■ **VORGEHENSWEISE**
Schreiben Sie aus dem Textauszug über den Film „Logan“ die Stelle von „2029. Seit Jahrzehnten“ bis „ist der Film?“ wortgetreu ab.

■ **AUSGEWÄHLTER TEXTAUSZUG**
★ ★ ★ ★ ★

Logan – The Wolverine

Filmposter Logan

5.5/10

Originaltitel: Logan
USA | 2017 | ca. 137 Min. | FSK: ab 16
Drama, Action, Comicadaption
Regie: James Mangold
Drehbuch: Scott Frank, James Mangold, Michael Green
Besetzung: Hugh Jackman, Patrick Stewart, Boyd Holbrook, Stephen Merchant, Richard E. Grant, Dafne Keena u.a.
Kinostart: 02.03.17
DVD/Blu-Ray VÖ: 13.07.17

Links zum Film:
IMDb | Wikipedia | Filmposter

Worum geht’s?

2029. Seit Jahrzehnten wurden keine neuen Mutanten mehr geboren. Logan alias Wolverine arbeitet als Chauffeur nahe der mexikanischen Grenze und pflegt seinen früheren Mentor Charles Xavier. Seine Selbstheilungskräfte haben nachgelassen. Unverhofft landet ein kleines Mädchen namens Laura, das ihm sehr ähnelt, in Logans Obhut. Laura wird von gefährlichen Männern gesucht.

Wie ist der Film?

★ ★ ★ ★ ★

■ **GEGEBENE DATEN**

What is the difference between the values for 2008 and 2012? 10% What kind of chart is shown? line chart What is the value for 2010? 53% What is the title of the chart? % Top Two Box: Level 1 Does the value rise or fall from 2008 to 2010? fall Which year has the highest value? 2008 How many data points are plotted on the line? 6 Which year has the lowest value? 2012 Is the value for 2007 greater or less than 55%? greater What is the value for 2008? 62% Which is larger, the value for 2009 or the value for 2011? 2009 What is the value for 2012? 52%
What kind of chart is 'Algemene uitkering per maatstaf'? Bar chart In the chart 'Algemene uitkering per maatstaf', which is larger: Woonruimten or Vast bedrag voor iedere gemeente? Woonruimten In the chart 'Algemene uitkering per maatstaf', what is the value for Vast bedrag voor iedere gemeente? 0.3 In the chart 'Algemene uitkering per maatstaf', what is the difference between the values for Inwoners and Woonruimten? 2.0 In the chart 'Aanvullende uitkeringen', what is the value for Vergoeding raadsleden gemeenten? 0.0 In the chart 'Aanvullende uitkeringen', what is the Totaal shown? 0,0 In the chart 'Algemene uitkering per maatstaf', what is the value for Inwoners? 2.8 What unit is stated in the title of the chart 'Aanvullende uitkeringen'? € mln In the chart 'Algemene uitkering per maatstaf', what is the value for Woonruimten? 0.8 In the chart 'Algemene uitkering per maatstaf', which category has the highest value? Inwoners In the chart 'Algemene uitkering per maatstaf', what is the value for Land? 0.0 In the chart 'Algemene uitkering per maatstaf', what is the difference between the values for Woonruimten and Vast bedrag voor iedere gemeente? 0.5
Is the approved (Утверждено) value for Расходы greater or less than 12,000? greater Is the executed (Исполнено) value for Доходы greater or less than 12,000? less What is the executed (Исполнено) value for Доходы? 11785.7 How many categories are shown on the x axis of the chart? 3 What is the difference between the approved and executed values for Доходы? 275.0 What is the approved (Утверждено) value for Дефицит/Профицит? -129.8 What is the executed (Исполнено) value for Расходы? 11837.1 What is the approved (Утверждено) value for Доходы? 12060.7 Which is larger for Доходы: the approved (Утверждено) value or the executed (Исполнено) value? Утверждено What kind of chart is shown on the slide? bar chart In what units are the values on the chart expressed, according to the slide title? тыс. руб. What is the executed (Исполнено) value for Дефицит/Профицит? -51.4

★ ★ ★ ★ ★

■ **SCHRIFTLICHE ANTWORT**
2029. Seit Jahrzehnten wurden keine neuen Mutanten mehr geboren. Logan alias Wolverine arbeitet als Chauffeur nahe der mexikanischen Grenze und pflegt seinen früheren Mentor Charles Xavier. Seine Selbstheilungskräfte haben nachgelassen. Unverhofft landet ein kleines Mädchen namens Laura, das ihm sehr ähnelt, in Logans Obhut. Laura wird von gefährlichen Männern gesucht.

Wie ist der Film?